### To-do list
1 > According to the passage on technology as a social act, what happens when you give away non-deplenishing goods?
2 > Print the passage on technology as a social act from "Goods in Information" to "to work out.".

IT is the first world-class demonstration of technical innovation as a social act. People have always made ideologically motivated contributions to society, or worked for no greater reward than self-satisfaction and self-esteem, but never on the scale made possible by the Internet. The IT commonwealth provides itself with remarkable tools of collaboration, enabling product development transparency, simultaneous consumer feedback, frictionless distribution and instant donor gratification.

IT rearranges the structure of social capital and challenges the traditional conception of infrastructure. To paraphrase Winston Churchill; Never could so few, create so much, of value to so many, at so little cost, and in so little time – and then give it away for free. Yet we should also keep in mind that open source software is not just the utopian vision of the digerati, but an integral part of the long term strategies of several of the world’s largest software companies. Communalization is not the equivalent of “free” software or “open source” software1. Donor communities also form around commercial products.

Rationally, one would think that our willingness to give things away, would be dependent upon the cost incurred in obtaining or creating them. A watch that took 300 hours in the making, would probably seem more valuable to its creator than a watch she spent 30 hours making. A book that costs 40 Euros would be a more unselfish gift than a book that cost 10. But these are what we call material, non-replenishing goods, give them away and they are gone from your possession.

Goods in Information Technology, as it has been pointed out by many writers, are non-deplenishing – give them away and yet you still have them, if no longer exclusively. It appears as if we are prepared to make gifts of non-deplenishing goods, no matter the cost incurred in obtaining them. We might hold tightly to a watch that took 30 hours to make and share freely ideas, solutions, methods, that took thousands of hours to work out.

### Records provided
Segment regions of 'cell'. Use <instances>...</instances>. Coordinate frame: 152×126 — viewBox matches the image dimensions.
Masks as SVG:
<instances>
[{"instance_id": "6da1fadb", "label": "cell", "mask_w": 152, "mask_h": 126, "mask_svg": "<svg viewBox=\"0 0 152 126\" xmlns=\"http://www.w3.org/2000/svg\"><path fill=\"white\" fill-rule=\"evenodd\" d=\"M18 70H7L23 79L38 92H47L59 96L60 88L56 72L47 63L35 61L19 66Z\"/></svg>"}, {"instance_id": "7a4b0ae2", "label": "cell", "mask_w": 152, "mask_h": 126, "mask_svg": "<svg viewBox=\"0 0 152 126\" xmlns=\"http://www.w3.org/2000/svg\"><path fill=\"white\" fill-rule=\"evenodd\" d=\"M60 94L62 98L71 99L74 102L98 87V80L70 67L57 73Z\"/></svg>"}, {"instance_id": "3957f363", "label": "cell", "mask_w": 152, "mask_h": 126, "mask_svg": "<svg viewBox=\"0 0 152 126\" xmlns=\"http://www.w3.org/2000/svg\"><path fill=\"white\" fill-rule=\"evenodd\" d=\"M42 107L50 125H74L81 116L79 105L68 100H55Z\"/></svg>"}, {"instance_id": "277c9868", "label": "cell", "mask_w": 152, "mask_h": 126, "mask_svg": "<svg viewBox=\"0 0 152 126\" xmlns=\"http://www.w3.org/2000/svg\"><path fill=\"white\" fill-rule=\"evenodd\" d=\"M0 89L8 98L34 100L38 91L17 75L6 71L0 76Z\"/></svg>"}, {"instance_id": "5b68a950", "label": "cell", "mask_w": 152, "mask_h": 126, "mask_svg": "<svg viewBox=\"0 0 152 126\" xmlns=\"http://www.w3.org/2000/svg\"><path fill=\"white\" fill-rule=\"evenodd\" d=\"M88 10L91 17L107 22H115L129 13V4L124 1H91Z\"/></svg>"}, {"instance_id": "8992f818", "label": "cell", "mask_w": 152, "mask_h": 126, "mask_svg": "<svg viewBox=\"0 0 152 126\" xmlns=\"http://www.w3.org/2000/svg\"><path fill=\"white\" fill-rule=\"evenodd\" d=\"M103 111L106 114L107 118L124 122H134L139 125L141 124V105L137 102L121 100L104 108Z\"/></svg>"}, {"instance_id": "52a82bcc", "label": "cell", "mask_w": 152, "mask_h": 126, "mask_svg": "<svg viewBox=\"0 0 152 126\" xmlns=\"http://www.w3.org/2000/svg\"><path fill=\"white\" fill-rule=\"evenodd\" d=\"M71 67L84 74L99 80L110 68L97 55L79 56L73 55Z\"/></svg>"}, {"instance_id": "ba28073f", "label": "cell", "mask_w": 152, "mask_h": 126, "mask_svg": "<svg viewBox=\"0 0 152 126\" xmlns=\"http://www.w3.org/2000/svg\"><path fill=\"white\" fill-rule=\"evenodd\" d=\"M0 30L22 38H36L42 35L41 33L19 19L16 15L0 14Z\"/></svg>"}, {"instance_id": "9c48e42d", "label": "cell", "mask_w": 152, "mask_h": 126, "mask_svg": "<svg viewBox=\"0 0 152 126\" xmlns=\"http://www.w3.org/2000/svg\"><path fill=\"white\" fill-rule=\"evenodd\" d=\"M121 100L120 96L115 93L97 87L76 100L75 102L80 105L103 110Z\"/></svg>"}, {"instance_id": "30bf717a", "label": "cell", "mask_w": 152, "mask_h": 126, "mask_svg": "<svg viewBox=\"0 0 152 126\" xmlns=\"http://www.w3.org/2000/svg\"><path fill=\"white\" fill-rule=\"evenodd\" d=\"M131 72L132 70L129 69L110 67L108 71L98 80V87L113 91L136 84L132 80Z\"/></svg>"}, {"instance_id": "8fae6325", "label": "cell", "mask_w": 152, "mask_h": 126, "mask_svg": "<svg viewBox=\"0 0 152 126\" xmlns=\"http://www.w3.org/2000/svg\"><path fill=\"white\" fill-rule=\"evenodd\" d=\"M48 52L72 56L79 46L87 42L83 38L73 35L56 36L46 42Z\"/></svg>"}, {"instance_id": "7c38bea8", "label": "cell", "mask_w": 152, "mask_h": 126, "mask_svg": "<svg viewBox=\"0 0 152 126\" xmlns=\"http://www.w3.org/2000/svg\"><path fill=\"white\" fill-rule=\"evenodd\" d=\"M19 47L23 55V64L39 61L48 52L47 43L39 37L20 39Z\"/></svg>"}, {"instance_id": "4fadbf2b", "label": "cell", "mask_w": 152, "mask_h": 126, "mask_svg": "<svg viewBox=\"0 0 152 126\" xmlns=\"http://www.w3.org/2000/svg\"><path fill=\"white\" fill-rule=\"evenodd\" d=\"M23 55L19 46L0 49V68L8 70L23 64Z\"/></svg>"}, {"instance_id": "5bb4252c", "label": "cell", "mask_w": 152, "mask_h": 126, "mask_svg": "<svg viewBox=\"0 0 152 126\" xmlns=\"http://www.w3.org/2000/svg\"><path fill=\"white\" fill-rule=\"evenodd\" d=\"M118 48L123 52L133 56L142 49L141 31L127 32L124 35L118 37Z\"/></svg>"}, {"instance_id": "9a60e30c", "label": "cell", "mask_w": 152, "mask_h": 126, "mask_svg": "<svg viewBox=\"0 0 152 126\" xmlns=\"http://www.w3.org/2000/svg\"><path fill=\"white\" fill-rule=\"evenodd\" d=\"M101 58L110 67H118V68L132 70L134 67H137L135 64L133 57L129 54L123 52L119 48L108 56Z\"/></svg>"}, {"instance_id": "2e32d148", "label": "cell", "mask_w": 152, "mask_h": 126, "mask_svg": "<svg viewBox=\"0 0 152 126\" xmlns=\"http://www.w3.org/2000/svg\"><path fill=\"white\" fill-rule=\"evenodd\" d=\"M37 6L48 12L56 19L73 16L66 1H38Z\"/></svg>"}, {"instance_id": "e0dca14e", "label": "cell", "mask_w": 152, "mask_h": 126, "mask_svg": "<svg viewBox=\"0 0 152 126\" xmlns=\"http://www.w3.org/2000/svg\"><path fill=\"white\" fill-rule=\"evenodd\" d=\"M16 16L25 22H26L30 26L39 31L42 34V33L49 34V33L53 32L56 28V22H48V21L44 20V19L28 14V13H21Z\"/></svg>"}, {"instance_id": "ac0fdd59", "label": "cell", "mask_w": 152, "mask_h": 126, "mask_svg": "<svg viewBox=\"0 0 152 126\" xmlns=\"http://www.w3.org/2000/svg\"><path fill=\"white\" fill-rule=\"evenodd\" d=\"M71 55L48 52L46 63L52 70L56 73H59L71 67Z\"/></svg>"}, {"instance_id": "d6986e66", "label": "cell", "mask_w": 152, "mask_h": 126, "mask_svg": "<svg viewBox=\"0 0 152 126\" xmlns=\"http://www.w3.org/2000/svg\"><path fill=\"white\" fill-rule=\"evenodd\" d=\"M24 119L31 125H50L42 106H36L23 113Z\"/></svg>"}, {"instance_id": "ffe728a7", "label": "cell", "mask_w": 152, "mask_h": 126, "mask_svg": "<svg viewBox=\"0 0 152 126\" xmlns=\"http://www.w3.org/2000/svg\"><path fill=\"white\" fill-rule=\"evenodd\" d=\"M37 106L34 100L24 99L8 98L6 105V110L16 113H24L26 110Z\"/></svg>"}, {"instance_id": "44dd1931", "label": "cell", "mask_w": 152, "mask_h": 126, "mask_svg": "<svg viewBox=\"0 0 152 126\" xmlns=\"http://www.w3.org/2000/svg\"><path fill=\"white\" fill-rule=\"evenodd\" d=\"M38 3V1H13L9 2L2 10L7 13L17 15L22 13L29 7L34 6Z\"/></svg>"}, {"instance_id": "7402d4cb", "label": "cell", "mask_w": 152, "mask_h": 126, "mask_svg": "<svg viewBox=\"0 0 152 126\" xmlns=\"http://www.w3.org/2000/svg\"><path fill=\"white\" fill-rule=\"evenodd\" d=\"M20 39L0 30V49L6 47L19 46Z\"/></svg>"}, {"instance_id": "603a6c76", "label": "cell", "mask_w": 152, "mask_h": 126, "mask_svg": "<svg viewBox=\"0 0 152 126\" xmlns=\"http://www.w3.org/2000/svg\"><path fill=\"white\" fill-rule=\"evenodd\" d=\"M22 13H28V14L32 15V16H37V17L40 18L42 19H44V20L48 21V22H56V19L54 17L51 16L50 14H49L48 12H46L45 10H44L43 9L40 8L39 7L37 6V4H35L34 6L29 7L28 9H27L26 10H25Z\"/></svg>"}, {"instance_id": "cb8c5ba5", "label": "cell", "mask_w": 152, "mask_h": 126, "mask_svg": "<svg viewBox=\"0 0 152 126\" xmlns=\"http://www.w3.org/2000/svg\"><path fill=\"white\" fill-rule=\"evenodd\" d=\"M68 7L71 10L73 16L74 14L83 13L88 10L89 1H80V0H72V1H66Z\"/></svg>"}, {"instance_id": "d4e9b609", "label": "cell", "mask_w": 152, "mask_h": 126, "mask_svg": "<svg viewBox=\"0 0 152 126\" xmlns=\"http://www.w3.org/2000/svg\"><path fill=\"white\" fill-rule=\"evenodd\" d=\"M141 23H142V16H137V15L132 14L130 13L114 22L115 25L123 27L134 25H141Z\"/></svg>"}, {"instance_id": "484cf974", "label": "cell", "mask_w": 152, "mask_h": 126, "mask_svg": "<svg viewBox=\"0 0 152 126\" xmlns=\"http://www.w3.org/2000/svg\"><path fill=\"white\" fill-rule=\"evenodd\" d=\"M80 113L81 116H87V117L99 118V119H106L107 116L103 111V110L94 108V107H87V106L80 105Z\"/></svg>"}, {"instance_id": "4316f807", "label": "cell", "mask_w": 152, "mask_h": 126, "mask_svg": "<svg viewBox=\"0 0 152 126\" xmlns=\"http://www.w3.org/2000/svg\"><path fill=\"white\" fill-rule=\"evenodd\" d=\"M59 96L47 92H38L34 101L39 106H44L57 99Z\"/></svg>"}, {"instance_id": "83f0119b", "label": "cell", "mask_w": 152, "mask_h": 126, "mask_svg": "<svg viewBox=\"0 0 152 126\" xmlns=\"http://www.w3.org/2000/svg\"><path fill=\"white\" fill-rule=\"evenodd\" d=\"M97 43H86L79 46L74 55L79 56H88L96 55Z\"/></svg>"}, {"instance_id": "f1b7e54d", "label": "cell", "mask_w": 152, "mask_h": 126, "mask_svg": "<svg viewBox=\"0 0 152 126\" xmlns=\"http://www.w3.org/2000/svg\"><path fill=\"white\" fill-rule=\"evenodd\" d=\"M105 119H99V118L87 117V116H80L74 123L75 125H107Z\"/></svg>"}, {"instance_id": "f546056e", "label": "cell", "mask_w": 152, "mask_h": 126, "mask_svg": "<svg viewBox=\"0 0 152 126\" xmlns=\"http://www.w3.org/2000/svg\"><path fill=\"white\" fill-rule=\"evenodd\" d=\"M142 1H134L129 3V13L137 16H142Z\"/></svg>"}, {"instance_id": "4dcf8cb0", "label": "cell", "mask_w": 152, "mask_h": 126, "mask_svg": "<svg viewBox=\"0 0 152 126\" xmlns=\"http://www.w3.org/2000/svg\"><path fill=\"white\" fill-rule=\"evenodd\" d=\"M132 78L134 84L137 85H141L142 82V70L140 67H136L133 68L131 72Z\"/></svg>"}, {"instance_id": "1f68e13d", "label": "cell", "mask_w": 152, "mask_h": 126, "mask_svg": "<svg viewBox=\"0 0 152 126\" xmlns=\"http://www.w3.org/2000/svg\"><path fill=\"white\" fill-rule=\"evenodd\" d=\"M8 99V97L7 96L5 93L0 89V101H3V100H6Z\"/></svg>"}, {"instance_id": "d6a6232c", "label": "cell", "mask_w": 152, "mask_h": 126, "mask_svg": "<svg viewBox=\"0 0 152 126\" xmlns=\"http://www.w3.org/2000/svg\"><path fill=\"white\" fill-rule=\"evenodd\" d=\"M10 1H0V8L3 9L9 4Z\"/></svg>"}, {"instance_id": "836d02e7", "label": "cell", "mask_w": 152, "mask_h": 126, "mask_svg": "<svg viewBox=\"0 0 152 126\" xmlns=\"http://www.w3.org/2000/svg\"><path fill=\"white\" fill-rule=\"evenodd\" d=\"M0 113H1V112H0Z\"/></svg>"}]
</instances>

### Responses to the tasks
1 > You still have them, though no longer exclusively.

2 >
Goods in Information Technology, as it has been pointed out by many writers, are non-deplenishing – give them away and yet you still have them, if no longer exclusively. It appears as if we are prepared to make gifts of non-deplenishing goods, no matter the cost incurred in obtaining them. We might hold tightly to a watch that took 30 hours to make and share freely ideas, solutions, methods, that took thousands of hours to work out.